Beyond the financial implications of this power is the concept of “respect,” which is often mentioned in reports of spats between chefs and customers. Some chefs demand respect of on-line reviewers.  Meanwhile, some on-line reviewers and bloggers desperately seek the respect of chefs, hoping to elbow their way into the food scene.

All of this may stem from one major change that has hit the restaurant world over the last few decades: the explosion of food.  Years ago, it seemed a stretch to have an entire cable network devoted to food.  Today, that almost seems quaint.  Food shows are everywhere.  And, food mania is too.

Perhaps, then, food has displaced customers.  In today’s food-obsessed world, it is the food — not the customer — that is always right.  Thus, if a customer complains about the food, there must be something wrong with the customer, not the food, which is unerring.  Food lovers ourselves, we are not inclined to complain too loudly about this development.  The food-crazed culture means more access to better food than ever before.

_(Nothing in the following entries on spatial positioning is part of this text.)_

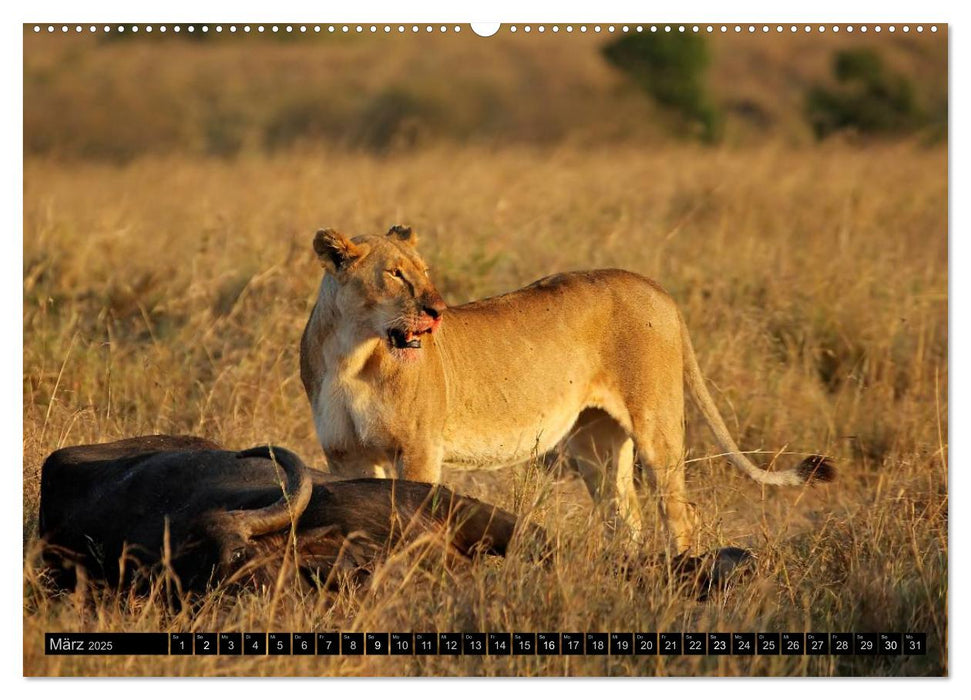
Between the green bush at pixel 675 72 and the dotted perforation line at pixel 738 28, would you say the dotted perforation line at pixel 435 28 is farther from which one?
the green bush at pixel 675 72

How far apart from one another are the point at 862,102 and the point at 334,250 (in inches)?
261

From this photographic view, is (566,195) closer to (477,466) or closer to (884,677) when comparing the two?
(477,466)

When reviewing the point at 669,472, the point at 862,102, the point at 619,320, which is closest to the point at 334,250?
the point at 619,320

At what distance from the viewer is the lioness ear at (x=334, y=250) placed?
194 inches

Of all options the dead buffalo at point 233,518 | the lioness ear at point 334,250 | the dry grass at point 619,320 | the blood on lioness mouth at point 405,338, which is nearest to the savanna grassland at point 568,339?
the dry grass at point 619,320

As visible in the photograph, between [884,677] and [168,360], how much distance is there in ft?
13.4

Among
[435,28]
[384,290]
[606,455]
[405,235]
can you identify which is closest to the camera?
[435,28]

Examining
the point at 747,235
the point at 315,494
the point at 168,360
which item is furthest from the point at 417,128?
the point at 315,494

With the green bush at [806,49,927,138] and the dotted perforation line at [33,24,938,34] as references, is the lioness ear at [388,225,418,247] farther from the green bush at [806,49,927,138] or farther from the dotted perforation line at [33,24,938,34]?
the green bush at [806,49,927,138]

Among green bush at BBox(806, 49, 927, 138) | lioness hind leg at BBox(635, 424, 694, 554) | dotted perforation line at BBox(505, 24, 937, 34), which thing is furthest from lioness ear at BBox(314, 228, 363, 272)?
green bush at BBox(806, 49, 927, 138)

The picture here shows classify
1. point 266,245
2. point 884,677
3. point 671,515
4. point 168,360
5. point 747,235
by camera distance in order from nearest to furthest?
1. point 884,677
2. point 671,515
3. point 168,360
4. point 266,245
5. point 747,235

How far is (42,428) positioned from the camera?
219 inches

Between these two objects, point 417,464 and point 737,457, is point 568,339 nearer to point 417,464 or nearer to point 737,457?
point 737,457

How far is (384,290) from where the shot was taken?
4949mm
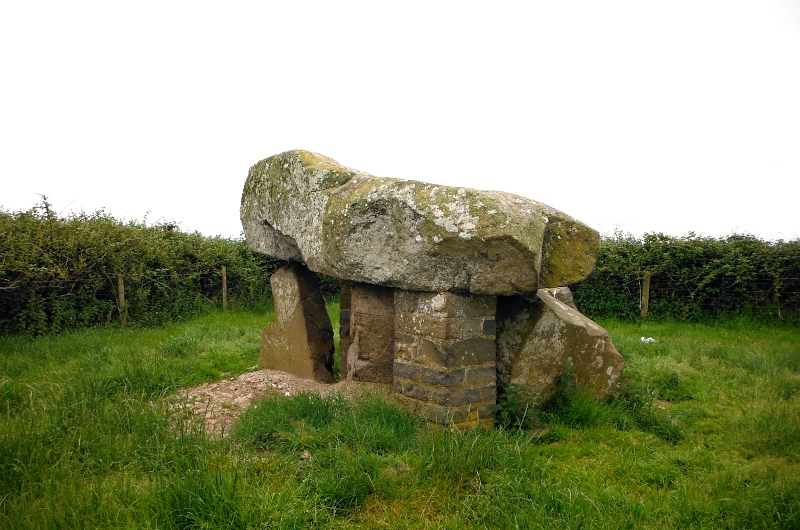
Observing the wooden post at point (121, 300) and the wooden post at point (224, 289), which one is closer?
the wooden post at point (121, 300)

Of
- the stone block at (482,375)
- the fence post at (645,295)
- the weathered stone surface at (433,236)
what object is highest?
the weathered stone surface at (433,236)

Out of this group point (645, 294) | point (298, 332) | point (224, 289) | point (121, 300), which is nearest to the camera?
point (298, 332)

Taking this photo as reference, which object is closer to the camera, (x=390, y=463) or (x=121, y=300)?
(x=390, y=463)

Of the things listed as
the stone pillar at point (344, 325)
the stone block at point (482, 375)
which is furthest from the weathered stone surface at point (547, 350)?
the stone pillar at point (344, 325)

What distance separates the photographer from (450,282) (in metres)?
4.93

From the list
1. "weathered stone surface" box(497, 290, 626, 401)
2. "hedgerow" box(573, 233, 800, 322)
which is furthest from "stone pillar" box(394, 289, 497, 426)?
"hedgerow" box(573, 233, 800, 322)

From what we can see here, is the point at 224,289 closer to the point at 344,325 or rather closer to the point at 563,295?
the point at 344,325

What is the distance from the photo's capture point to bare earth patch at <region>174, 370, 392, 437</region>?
5.40 m

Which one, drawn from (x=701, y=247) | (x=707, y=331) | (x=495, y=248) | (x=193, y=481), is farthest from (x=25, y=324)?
(x=701, y=247)

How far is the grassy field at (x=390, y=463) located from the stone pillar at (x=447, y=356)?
27 centimetres

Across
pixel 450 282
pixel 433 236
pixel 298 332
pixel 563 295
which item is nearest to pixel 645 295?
pixel 563 295

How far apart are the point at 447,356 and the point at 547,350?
132cm

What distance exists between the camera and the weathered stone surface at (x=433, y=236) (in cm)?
478

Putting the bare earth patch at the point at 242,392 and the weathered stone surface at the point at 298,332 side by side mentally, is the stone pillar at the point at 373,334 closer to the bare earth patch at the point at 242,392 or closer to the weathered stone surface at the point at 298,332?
the bare earth patch at the point at 242,392
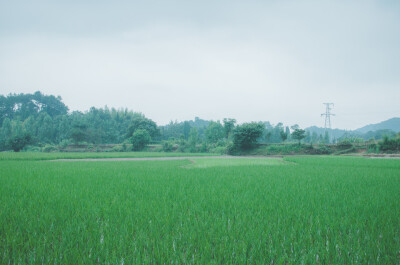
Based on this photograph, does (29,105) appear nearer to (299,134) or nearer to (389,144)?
(299,134)

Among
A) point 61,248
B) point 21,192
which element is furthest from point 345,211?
point 21,192

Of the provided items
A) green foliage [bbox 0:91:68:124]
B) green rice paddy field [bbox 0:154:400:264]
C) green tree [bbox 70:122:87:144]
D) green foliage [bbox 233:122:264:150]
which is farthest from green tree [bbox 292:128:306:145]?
green foliage [bbox 0:91:68:124]

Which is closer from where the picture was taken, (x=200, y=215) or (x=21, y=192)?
(x=200, y=215)

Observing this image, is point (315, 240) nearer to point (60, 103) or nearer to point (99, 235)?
point (99, 235)

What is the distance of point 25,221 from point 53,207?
65 centimetres

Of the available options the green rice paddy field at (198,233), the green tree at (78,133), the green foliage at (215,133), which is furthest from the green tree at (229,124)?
the green rice paddy field at (198,233)

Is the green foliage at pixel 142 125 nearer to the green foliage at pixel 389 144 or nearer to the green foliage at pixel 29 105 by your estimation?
the green foliage at pixel 29 105

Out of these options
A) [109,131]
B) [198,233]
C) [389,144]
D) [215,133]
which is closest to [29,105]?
[109,131]

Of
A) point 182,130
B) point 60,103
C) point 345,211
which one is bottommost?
point 345,211

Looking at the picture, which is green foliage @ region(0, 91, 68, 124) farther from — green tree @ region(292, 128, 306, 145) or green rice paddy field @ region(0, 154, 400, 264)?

But, perhaps today’s chefs and restaurateurs would be wise to heed the words of a chef who grew up in a less food-manic era than today, Albert Roux, the legendary 77-year old Paris-born chef and restaurateur who trained many of today’s celebrity chefs.  Roux opened the London’s Le Gavroche in 1967, which would become London’s first restaurant to earn a single Michelin star, then the first to earn two, and then the first to earn three.  Last year, Roux was asked for his opinion of the role of restaurant critics today.  His response:

I think using the word “critic” is wrong. I would rather find a word that describes how they inform people of their views. And I think it is essential in our free society that they have the right to write whatever they have experienced. They have their place, and it’s good to talk about food. In the end though, the customer is the ultimate judge of what he eats.

Or, perhaps you’d prefer the more direct advice from London chef/writer Luke Mackay, offered in response to last year’s spat:

Here’s the truth: if you cook nice food you’ll do well, if you don’t you’ll close. If you demand the “respect” of your customers you are a self-important idiot who has positioned the art of cooking up there with fighting in the trenches or treating the sick. It’s not. It’s cooking.